Argentinian President Kirchner
Argentina's President Cristina Fernandez de Kirchner Reuters

Argentina agreed with the Paris Club group of creditor nations to repay its overdue loans taken during the country's 2001-02 default crisis, in a move to boost its credit rating to attract further international finance to the troubled economy.

As per the agreement reached in a meeting of the parties, the Latin American country is required to repay arrears of $9.7bn as of 30 April over the next five years. It has to pay a minimum of $1.15bn by May 2015 with the next payment due in May 2016.

"Realization of initial payment under a formal commitment of Argentina to fully clear its arrears is a necessary and important step for the normalization of financial relationships between Paris Club creditors and Argentina," Paris Club said in a statement.

"During the meeting, the delegation of the Argentine Republic provided a description of the economic and financial situation of its country and presented the measures implemented by the Argentine Government aimed at enhancing inclusive growth and strengthening resilience to external shocks."

The delegation from Argentina was headed by Axel Kicillof, Minister of Economy and Public Finance.

Paris Club said it is happy with Argentina's progress towards the normalisation of its relations with creditors, the international financial community and institutions.

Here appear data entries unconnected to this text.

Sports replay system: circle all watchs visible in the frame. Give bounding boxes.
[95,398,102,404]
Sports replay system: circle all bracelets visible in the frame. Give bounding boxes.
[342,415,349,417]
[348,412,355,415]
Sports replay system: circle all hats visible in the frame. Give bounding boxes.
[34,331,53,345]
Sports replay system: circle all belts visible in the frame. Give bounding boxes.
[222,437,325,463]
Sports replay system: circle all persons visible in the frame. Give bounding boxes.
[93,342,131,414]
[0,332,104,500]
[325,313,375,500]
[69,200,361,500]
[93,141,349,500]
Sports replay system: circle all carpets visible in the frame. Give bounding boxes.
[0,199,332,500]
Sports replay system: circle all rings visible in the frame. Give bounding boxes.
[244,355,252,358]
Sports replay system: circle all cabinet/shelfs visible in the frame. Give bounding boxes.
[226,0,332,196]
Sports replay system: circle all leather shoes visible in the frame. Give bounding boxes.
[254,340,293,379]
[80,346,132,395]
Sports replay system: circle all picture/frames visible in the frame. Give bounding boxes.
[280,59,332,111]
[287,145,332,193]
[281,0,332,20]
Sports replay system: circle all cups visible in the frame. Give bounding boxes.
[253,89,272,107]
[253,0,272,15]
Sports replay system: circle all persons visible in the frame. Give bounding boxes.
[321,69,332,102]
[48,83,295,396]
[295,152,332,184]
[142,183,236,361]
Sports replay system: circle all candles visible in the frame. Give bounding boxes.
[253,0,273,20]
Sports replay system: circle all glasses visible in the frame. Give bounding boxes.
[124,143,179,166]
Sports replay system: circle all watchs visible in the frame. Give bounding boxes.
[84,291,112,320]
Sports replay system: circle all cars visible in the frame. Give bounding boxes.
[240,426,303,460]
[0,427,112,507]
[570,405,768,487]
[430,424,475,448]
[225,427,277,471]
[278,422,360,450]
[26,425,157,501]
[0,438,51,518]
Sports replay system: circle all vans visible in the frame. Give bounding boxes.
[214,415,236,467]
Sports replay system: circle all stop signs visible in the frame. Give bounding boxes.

The Paris Club was formed in 1956 as an informal group of creditor governments from major industrialised countries including France, Germany, Italy, Japan, the Netherlands, Spain, Sweden, Switzerland, the UK and the US.

The government under President Cristina Kirchner has been undertaking reforms to move out of the crisis. The country undertook its first debt restructuring after the crisis in 2005 and repaid most of its debt with the International Monetary Fund. A second debt restructuring took place in 2010.

There were reports that foreign financial institutions approached Argentina for providing loans at favourable rates. The country was finding it difficult to attract international loans at market rates after its economic collapse and currency devaluation.